**Consegna:**
Nel testo sulla rinuncia ai crediti dei soci, che cosa esclude che debba considerarsi sopravvenienza attiva l'art. 55, quarto comma, del d.P.R. n. 917 del 1986?

I motivi di impugnazione, che possono essere trattati congiuntamente in quanto ruotano entrambi intorno alla non violazione da parte dell’Ufficio del principio della capacità contributiva, in quanto la rinuncia al trattamento di fine mandato da un lato costituisce un incasso in senso giuridico e dall’altro arricchisce il socio stesso sotto forma di aumento del valore della partecipazione sociale, sono fondati.
Secondo questa Corte, infatti: «in tema di determinazione del reddito d’impresa, l’art. 55 (oggi art. 88), quarto comma, del d.P.R. 22 dicembre 1986, n. 917, come modificato dal d.l. 30 dicembre 1993, n. 557, convertito in legge 26 febbraio 1994, n. 133, che esclude debbano considerarsi sopravvenienze attive le rinunce ai crediti operate dai soci nei confronti della società, dovendo essere letto in correlazione con i successivi artt. 61, quinto comma (oggi 94, sesto comma) e 66, quinto comma (oggi 101, settimo comma), non vale ad alterare il regime fiscale del credito che costituisce oggetto di rinuncia, per cui, ove si tratti di crediti da lavoro autonomo del socio nei confronti della società, i quali, sebbene materialmente non incassati, siano, mediante la rinuncia, comunque conseguiti ed utilizzati, sussiste l’obbligo di sottoporne a tassazione il relativo ammontare, con applicazione, ai sensi dell’art. 25 del d.P.R. 29 settembre 1973, n. 600, della ritenuta fiscale, cui la società è tenuta quale sostituto d’imposta (Cass. n. 26842 del 2014); la rinuncia al credito da parte del socio costituisce una prestazione che viene ad aumentare il patrimonio della società e può comportare anche l’aumento del valore delle sue quote sociali. In tale contesto, allora, appare corretto ritenere che la rinuncia del credito da parte di un socio sia espressione della volontà di patrimonializzare la società e che, pertanto, non possa essere equiparata alla remissione di un debito da parte di un soggetto estraneo alla compagine sociale. Pertanto la rinuncia presuppone, in tali casi, il conseguimento del credito il cui importo, anche se non materialmente incassato, viene, comunque, “utilizzato” (Cass. n. 7636 del 2017);
con il motivo l’Agenzia delle Entrate deduce la violazione e falsa applicazione del D.P.R. n. 917 del 1986, artt. 44, 45 e 88 in relazione all’art. 360 c.p.c., n. 3 per avere ritenuto la CTR che presupposto per l’imposizione è l’incasso “reale” e non invece l’”incasso giuridico”.

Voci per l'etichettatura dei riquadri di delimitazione
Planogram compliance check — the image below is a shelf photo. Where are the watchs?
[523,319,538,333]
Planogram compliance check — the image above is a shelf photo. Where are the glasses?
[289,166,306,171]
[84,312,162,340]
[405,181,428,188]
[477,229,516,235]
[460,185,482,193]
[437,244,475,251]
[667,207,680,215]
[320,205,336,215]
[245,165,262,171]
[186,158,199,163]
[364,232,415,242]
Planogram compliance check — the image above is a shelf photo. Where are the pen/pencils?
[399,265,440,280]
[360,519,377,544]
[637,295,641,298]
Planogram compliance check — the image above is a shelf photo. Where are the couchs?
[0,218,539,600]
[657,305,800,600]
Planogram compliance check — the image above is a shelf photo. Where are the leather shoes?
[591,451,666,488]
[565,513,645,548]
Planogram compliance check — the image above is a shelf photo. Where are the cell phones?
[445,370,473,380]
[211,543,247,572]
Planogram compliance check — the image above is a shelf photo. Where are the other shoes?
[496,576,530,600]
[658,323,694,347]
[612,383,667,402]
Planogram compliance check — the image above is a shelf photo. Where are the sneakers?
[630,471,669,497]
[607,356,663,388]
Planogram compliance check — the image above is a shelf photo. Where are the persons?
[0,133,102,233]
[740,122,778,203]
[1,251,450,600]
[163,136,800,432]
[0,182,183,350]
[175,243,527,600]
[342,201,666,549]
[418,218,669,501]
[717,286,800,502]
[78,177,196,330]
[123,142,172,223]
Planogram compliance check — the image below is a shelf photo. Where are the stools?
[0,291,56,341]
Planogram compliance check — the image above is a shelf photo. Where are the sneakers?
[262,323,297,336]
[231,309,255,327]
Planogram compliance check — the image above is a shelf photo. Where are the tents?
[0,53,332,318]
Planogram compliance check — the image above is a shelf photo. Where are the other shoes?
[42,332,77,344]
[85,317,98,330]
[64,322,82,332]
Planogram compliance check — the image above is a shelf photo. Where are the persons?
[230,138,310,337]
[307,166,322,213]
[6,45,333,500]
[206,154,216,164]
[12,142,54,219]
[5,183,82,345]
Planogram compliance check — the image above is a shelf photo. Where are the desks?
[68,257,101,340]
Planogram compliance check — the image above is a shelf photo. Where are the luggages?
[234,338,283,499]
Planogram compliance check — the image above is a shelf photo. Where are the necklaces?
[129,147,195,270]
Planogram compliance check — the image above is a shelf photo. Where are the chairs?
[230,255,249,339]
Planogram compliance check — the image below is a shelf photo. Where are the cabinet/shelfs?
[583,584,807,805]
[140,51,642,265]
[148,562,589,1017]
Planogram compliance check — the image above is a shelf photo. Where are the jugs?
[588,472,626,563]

**Risposta:**
Le rinunce ai crediti fatte dai soci nei confronti della società.